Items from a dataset
■ ■ ■ ■ ■ ■ ■

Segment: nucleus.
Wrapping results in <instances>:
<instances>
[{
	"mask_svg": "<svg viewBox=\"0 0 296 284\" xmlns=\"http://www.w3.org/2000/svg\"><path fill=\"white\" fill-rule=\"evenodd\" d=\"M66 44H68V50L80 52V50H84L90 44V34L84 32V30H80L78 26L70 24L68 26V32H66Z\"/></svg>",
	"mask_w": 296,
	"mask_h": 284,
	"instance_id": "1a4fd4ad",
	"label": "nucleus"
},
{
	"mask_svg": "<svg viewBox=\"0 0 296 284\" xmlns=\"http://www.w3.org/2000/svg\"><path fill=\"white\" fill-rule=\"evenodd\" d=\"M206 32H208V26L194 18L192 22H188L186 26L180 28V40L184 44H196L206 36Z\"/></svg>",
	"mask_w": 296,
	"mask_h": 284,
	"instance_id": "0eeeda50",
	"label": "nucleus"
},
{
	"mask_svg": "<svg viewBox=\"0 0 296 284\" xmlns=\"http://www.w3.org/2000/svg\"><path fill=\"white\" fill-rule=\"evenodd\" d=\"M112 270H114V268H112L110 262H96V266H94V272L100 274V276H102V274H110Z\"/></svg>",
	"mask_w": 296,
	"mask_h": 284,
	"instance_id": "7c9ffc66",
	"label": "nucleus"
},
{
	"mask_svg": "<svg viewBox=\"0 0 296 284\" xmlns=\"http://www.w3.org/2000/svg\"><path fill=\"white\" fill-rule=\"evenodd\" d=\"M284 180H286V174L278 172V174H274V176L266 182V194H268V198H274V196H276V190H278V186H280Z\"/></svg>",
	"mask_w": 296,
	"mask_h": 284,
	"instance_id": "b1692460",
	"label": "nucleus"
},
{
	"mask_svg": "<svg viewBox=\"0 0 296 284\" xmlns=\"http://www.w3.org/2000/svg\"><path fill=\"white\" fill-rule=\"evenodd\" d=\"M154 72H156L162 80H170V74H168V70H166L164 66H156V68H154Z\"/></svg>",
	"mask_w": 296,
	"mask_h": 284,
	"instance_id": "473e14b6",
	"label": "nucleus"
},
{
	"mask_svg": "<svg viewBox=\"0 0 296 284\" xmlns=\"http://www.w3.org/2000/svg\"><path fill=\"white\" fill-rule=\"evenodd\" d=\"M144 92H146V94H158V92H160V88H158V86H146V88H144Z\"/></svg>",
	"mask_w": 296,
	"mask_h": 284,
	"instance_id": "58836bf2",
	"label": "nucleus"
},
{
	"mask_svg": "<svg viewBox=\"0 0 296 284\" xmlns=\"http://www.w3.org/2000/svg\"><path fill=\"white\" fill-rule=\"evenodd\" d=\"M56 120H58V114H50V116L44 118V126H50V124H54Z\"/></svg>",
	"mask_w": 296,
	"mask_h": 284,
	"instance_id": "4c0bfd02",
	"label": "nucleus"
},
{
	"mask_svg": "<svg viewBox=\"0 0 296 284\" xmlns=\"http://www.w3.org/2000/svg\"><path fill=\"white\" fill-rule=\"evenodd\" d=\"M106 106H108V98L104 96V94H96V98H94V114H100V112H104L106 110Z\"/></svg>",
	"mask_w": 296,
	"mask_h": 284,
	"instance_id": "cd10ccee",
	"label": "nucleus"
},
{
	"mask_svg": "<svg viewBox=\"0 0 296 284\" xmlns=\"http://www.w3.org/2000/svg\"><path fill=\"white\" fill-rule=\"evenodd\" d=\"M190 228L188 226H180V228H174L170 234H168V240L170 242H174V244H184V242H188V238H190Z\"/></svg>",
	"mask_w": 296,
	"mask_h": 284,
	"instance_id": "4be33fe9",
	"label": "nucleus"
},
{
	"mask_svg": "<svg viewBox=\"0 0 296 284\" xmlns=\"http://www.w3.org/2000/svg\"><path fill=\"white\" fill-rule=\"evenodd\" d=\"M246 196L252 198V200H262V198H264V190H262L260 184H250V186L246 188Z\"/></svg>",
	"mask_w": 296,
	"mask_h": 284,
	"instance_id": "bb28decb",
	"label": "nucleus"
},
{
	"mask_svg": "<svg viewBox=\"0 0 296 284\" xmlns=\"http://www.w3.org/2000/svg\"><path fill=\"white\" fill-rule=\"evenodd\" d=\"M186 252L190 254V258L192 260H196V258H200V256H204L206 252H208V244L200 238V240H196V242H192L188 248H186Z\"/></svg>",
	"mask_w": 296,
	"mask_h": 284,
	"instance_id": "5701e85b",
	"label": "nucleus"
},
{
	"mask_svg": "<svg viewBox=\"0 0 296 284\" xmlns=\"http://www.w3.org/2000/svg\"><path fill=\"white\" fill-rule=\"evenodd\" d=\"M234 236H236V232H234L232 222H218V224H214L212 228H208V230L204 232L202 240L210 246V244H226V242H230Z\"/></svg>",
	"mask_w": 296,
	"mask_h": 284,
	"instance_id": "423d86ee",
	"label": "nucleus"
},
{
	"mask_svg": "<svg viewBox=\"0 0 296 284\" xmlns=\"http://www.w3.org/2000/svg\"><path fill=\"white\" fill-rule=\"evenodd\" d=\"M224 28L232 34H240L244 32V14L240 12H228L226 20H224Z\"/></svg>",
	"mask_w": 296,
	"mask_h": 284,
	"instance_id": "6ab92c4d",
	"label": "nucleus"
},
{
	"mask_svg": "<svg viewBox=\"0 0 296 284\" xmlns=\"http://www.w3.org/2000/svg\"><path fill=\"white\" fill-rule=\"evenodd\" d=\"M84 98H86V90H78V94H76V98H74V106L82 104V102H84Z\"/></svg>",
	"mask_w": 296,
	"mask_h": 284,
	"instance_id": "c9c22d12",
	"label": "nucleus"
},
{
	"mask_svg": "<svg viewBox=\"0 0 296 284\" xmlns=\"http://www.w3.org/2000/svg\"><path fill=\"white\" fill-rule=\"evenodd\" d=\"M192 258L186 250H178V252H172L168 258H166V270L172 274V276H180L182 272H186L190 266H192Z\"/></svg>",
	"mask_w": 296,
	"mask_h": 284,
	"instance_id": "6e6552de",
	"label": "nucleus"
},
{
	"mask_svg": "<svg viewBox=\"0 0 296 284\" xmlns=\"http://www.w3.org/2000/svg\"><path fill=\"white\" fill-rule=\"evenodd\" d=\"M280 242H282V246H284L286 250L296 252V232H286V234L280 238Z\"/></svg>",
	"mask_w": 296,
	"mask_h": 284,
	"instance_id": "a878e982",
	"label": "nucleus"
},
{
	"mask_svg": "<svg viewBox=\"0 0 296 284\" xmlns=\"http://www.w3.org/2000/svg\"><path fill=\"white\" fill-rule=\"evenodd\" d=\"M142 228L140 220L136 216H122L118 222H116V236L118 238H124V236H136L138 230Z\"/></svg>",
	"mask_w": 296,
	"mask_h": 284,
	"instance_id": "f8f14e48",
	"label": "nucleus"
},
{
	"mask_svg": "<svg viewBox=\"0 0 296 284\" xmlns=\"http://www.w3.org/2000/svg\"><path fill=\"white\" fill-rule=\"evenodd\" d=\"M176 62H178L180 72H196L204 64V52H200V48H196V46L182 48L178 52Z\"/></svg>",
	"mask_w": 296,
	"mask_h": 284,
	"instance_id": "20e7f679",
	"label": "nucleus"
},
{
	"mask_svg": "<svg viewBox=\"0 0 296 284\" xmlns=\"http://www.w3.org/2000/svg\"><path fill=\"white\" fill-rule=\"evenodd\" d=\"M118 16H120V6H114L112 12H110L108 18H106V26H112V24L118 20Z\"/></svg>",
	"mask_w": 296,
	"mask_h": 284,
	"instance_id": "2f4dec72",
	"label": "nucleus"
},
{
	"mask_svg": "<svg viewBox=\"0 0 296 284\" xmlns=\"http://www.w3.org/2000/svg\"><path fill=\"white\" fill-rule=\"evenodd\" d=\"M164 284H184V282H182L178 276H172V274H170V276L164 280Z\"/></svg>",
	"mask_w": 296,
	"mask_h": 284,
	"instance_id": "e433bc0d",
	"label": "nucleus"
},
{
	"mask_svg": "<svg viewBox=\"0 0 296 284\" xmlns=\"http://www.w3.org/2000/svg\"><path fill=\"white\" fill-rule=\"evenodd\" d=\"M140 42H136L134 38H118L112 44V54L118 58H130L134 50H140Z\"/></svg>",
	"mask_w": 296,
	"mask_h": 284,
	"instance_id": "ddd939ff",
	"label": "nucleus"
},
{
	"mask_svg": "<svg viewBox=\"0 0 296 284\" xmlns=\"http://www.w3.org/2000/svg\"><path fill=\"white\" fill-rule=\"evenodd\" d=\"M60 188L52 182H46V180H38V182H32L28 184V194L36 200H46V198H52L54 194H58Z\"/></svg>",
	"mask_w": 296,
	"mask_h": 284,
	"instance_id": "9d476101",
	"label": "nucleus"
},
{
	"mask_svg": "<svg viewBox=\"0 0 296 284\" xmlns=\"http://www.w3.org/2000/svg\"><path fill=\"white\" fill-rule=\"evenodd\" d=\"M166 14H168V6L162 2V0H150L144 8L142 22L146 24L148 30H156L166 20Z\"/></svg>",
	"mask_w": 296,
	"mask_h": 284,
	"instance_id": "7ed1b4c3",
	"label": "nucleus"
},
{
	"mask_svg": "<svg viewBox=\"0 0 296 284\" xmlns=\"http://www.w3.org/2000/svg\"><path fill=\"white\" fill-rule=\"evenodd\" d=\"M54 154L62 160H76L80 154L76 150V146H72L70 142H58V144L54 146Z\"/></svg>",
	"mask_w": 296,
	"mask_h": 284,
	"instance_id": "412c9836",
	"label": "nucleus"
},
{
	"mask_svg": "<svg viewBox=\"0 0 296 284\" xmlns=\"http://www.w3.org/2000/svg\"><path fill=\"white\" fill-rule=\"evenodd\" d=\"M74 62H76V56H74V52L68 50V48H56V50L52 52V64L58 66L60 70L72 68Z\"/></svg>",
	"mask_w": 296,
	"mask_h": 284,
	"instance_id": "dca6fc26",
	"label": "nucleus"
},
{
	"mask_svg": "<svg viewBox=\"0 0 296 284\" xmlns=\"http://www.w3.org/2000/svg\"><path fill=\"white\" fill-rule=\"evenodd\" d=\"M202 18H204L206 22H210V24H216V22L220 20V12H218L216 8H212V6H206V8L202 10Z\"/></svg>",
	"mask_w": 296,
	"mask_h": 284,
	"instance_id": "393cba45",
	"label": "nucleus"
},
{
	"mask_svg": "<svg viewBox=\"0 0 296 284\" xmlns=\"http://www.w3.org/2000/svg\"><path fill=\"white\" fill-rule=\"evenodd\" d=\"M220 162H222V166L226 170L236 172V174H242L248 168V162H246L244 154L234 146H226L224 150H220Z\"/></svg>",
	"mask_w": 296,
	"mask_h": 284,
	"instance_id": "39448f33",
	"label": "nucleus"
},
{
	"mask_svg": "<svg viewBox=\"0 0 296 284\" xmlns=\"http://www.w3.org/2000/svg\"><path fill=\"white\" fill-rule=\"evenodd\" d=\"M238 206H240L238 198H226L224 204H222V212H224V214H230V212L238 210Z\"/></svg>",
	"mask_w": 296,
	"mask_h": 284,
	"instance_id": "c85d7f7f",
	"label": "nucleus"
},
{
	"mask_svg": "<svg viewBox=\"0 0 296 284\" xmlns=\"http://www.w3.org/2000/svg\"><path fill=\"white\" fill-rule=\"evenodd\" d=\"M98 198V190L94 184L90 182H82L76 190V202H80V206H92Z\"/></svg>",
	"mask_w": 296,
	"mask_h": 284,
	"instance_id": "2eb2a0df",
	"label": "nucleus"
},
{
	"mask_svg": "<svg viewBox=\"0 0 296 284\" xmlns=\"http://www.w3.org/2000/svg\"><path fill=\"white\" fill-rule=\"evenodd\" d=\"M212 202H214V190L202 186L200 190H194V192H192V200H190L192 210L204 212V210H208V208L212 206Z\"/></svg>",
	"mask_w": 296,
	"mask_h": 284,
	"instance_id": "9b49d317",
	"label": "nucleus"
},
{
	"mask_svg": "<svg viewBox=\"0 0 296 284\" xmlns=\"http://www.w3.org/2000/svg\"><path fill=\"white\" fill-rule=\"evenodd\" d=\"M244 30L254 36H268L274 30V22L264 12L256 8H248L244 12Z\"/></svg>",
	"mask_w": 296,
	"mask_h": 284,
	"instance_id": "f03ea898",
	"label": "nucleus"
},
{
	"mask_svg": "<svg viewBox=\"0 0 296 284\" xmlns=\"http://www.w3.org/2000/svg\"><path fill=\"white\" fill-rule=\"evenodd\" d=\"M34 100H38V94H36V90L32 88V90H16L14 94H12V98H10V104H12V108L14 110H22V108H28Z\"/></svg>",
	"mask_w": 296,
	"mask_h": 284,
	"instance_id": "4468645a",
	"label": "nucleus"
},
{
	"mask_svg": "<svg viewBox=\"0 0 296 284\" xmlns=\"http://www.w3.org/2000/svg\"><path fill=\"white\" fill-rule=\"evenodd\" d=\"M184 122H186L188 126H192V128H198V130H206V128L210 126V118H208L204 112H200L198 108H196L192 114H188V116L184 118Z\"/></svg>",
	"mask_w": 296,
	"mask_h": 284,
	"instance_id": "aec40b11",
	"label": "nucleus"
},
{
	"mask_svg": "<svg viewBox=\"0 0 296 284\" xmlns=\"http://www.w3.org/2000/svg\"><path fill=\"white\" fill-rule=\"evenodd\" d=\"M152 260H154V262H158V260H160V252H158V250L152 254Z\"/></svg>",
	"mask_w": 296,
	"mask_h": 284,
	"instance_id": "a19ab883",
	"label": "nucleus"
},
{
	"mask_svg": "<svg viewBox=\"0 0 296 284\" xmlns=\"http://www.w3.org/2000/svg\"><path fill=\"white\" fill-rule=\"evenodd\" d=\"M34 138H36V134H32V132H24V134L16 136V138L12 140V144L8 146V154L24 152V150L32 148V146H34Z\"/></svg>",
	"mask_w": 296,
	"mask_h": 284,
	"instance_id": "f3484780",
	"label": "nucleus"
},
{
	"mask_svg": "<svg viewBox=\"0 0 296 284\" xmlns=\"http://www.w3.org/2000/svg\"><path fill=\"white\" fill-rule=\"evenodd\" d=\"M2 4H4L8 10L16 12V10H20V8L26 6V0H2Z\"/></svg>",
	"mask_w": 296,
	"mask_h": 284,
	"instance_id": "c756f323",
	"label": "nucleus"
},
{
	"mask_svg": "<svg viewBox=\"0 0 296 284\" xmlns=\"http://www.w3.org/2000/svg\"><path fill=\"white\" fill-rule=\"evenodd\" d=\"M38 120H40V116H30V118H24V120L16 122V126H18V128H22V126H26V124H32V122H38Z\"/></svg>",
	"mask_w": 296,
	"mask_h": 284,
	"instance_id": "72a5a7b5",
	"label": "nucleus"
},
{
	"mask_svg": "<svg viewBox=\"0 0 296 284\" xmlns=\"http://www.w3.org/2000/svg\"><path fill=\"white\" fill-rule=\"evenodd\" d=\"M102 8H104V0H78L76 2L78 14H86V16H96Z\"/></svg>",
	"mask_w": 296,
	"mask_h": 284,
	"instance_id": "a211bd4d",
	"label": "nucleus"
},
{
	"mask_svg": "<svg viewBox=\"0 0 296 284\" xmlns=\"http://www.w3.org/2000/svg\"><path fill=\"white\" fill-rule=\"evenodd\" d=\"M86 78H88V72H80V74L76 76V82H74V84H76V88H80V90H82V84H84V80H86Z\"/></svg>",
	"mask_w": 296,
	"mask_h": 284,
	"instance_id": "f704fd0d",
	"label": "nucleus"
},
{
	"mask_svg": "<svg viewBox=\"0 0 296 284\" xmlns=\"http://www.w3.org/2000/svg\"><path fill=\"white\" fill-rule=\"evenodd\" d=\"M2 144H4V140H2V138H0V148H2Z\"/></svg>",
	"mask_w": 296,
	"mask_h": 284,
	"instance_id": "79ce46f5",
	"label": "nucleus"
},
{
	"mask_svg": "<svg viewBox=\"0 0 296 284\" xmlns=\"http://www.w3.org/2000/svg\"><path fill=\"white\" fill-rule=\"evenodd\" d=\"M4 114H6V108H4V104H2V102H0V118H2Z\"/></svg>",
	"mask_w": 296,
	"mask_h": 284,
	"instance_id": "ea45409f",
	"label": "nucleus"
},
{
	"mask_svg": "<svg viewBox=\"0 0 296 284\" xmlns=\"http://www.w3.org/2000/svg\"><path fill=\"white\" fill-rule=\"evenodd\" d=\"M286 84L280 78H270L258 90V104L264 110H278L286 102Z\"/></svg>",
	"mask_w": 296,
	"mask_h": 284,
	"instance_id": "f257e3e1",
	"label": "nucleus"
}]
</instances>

■ ■ ■ ■ ■ ■ ■

§ **Task to complete**
Express the rows as a JSON list of strings, starting at the first line and ending at the line that contains "44H68V50L80 52V50H84L90 44V34L84". Give one string per line and leave out any blank lines.

§ **Answer to the task**
[
  "Segment: nucleus.",
  "Wrapping results in <instances>:",
  "<instances>",
  "[{",
  "\t\"mask_svg\": \"<svg viewBox=\\\"0 0 296 284\\\" xmlns=\\\"http://www.w3.org/2000/svg\\\"><path fill=\\\"white\\\" fill-rule=\\\"evenodd\\\" d=\\\"M66 44H68V50L80 52V50H84L90 44V34L84 32V30H80L78 26L70 24L68 26V32H66Z\\\"/></svg>\","
]